Les pins ici sont ravagés, les troncs carbonisés, les cure-dents emportés par les bombes incendiaires de l’armée russe. Leurs drones continuent d’attaquer cette forêt, l’artillerie ukrainienne répond, les hommes se mettent à couvert, les chars ouvrent le feu, les obus tombent. Les explosions se succèdent, se succèdent, se répètent et s’oublient.

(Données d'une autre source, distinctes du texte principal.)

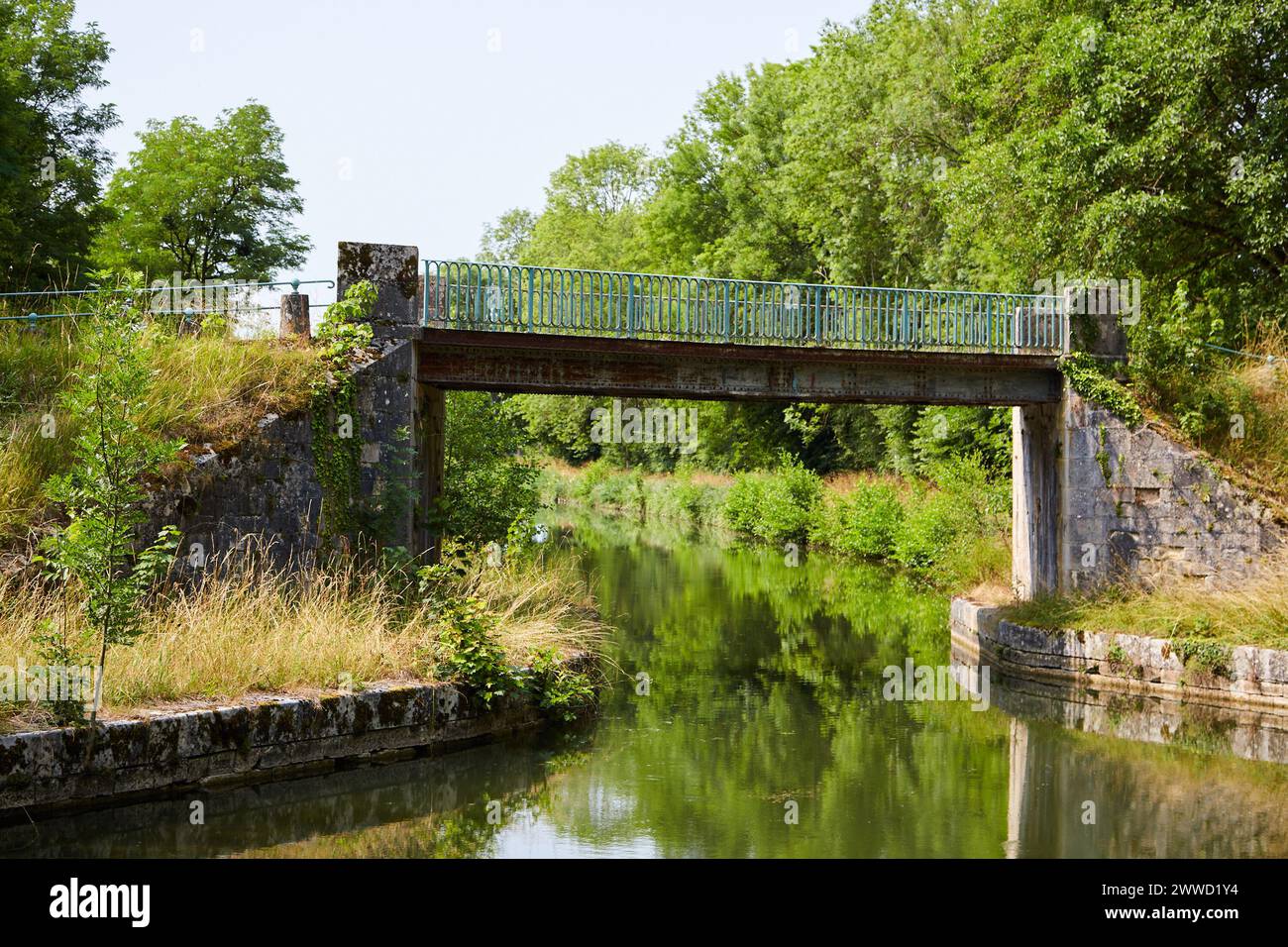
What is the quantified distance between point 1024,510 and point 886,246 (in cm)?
1799

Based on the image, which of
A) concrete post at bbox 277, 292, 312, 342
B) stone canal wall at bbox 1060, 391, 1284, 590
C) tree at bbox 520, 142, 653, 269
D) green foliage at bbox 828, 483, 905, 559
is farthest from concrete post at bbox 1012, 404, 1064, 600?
tree at bbox 520, 142, 653, 269

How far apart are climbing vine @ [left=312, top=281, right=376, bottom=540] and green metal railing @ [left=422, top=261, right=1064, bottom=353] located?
90 cm

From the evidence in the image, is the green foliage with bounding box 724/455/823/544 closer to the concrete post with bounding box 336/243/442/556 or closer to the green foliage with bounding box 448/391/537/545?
the green foliage with bounding box 448/391/537/545

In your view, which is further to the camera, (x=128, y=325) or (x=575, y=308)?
(x=575, y=308)

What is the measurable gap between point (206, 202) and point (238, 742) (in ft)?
110

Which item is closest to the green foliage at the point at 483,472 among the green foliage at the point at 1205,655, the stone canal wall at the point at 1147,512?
the stone canal wall at the point at 1147,512

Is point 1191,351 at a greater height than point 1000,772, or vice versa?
point 1191,351

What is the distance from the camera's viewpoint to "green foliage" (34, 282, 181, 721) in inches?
403

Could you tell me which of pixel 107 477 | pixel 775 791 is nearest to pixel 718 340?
pixel 775 791

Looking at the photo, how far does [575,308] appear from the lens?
53.5 ft

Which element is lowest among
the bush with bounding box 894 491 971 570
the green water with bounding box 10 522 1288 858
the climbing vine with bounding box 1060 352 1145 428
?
the green water with bounding box 10 522 1288 858

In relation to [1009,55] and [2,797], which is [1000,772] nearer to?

La forêt de Serebryansky, surnommée « la forêt des miracles » par les Ukrainiens, est un champ de bataille total, rude et fantastique de l’oblast (district) de Donetsk. La Brigade 63 ukrainienne y est déployée depuis le printemps 2023. Au plus profond de cette forêt, elle résiste aux assauts répétés des Russes grâce aux pins, protection naturelle et efficace contre la surveillance et les attaques de leurs multiples drones. Et grâce à son artillerie, ses canons de fabrication soviétique, comme la plupart de ses équipements et armes. « Nous opérons toujours sur les stocks de l’URSS. Nous n’avons pas le choix parce que c’est tout ce que nous avons. Nous tenons le coup même si nous manquons de canons, de blindés, de véhicules modernes »assure le lieutenant-colonel Rostoslav, porte-parole de la 63e.
Ville morte
Embauché depuis 2022, cet homme de 40 ans est l’ancien directeur général du club de football des Carpates de Lviv. En 2010, son équipe a fait match nul contre le PSG en Ligue Europa. Vu d’ici, ce temps ne compte pas, ou ne compte plus. L’esprit de cet homme, comme celui de ses compagnons du 63e, est entièrement occupé par la nécessité de tenir cette forêt où se dresse la ville Lyman, verrou stratégique qui protège les deux grandes villes industrielles de Kramatorsk et Slovianks, à une quarantaine de kilomètres de là. .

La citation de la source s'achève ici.